The New Synagogue, Berlin … Rabbi Werner van der Zyl, former rabbi at the New Synagogue, was detained in the Isle of Man (Photograph: Patrick Comerford)

Patrick Comerford

I have been writing in recent days about a teenage holiday on the Isle of Man in 1965, about the connections between the Diocese of Sodor and Man and Irish-born saints or Irish-born and Irish-educated bishops, and about Bishops of Sodor and Man who had connections with Lichfield and Tamworth.

But thinking back on that holiday over the past two days, I recalled hearing stories of internment camps on the island where large numbers of Jews were held during World War I and World War II, and stories even of synagogues inside those camps.

Indeed, the Isle of Man has a small Jewish community, once known as the Isle of Man Hebrew Congregation and now known as Manx Hebrew Congregation. Although there is no synagogue or rabbi, there is a Jewish cemetery at Douglas, the island’s capital and largest town. The history of the Jews on the Isle of Man goes back to at least the early 19th century.

From about 1908, the Jewish Chronicle published regular advertising for Berlin House, an ‘Orthodox Jewish Boarding House,’ at 16 Demesne Road, off Bucks Road, Douglas, It was run by ‘Mrs Rabow & Daughters,’ and offered a ‘liberal table, late dinners, excellent cuisine,’ and ‘terms moderate.’
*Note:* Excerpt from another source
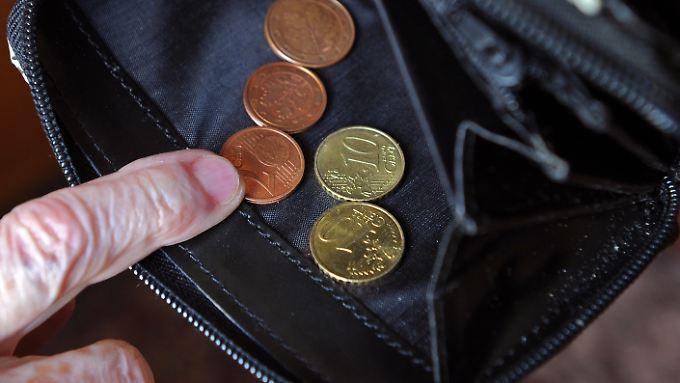 Viele Rentner sind arm, manche beantragen aus Unwissenheit oder Scham aber keine Grundsicherung.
By 1911, Berlin House was at Palace View Terrace and was run by the Misses Rabow. It was described as a ‘fully-licensed Orthodox Hotel,’ with ‘29 light airy bedrooms,’ a spacious dining-room and comfortable drawing-room, offering ‘table d’hôte.’

By 1914, a Mrs Goldberg was running Vienna House at Fairfield Terrace, Bucks Road, with 20 large bedrooms, and a kosher restaurant with’ excellent cuisine. By then the Rabow sisters’ Berlin House at 3 Palace View Terrace, Central Promenade, was a ‘fully licensed Orthodox hotel,’ with 36 rooms.’ But World War I broke out that summer, and Berlin House became simply ‘Rabows,’ while Mrs Goldberg’s Vienna House became the Continental Hotel.

During World War I, many German and Austro-Hungarian Jews were interned on the Isle of Man under the Aliens Restriction Act as possible ‘Enemy Aliens.’ Across Britain, over 32,000 civilian men were interned for some or all of the war.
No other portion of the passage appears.